October 23: Retrieved all usable computers, monitors, and phones. Installed equipment and configured Firewall at Heartplace. Tested phones and computers and had everything up by noon.

TAKEAWAYS

 

1) Prepare for disaster.

Create an IT disaster-recovery plan in conjunction with a business continuity plan. These plans allow for strategies to restore hardware, applications, and data in time to meet the needs of business recovery.

 

2) Invest in the cloud. 

If TCRS had local resources on-site, rather than in the cloud, servers could have been damaged. The business would have lost the invaluable emails, business, and user data. Because servers were hosted in the cloud, TCRS had the ability to operate anywhere with proper network configuration. Another business in the same building had onsite servers lost their data.

 

3) Design the right IT infrastructure.

Not only does the right design provide scalability, but it also allows your network to be consistent and experience fewer disruptions that can affect your bottom line. Knowing your data is secure with redundancy gives you a peace of mind over your security.
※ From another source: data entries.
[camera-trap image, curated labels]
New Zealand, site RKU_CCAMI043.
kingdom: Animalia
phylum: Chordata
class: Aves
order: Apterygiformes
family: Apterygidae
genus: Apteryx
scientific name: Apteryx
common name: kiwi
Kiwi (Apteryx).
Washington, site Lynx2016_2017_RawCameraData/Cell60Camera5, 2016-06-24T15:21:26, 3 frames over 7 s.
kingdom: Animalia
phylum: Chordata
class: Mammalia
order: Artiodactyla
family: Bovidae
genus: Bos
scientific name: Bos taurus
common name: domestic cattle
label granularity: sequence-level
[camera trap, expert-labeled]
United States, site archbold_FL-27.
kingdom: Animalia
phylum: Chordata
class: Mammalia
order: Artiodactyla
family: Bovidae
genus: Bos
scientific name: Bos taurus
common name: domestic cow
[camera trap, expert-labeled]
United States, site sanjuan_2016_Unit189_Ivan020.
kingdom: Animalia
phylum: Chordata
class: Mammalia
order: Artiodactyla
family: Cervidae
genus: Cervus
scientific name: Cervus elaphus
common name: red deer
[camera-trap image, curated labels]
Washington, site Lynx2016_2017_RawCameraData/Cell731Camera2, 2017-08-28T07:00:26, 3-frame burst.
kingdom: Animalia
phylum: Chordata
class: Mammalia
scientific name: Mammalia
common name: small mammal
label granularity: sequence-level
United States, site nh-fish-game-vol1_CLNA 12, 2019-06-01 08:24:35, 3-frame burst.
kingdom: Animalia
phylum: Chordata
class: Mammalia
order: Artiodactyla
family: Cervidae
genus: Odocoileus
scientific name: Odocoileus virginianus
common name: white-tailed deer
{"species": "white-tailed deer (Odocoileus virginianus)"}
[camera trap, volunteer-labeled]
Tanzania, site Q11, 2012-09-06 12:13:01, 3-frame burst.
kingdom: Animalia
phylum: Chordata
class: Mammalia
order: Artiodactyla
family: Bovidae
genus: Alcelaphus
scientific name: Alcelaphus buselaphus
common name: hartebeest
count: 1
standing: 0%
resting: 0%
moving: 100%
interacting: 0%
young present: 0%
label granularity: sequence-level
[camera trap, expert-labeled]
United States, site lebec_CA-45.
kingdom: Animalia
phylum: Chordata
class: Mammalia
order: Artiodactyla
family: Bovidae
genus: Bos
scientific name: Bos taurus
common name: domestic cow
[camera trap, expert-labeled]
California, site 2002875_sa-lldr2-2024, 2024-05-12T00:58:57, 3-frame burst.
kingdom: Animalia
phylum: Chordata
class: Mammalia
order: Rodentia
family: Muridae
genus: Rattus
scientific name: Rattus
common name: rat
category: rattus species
DKB ensures that data is protected with three backup copies in three different locations and provides a cloud user environment that stores all data in the cloud instead of locally on workstations.

 

4) Hire a trusted IT firm.

DKB provides a full range of services to TCRS, including network and infrastructure management, centralized services that manage patching, desktop and server optimization, malware protection, and backup management, Service Desk, and vCTO, and vCIO services. Because of the existing business relationship and knowledge of its systems, DKB was able to remediate the situation immediately.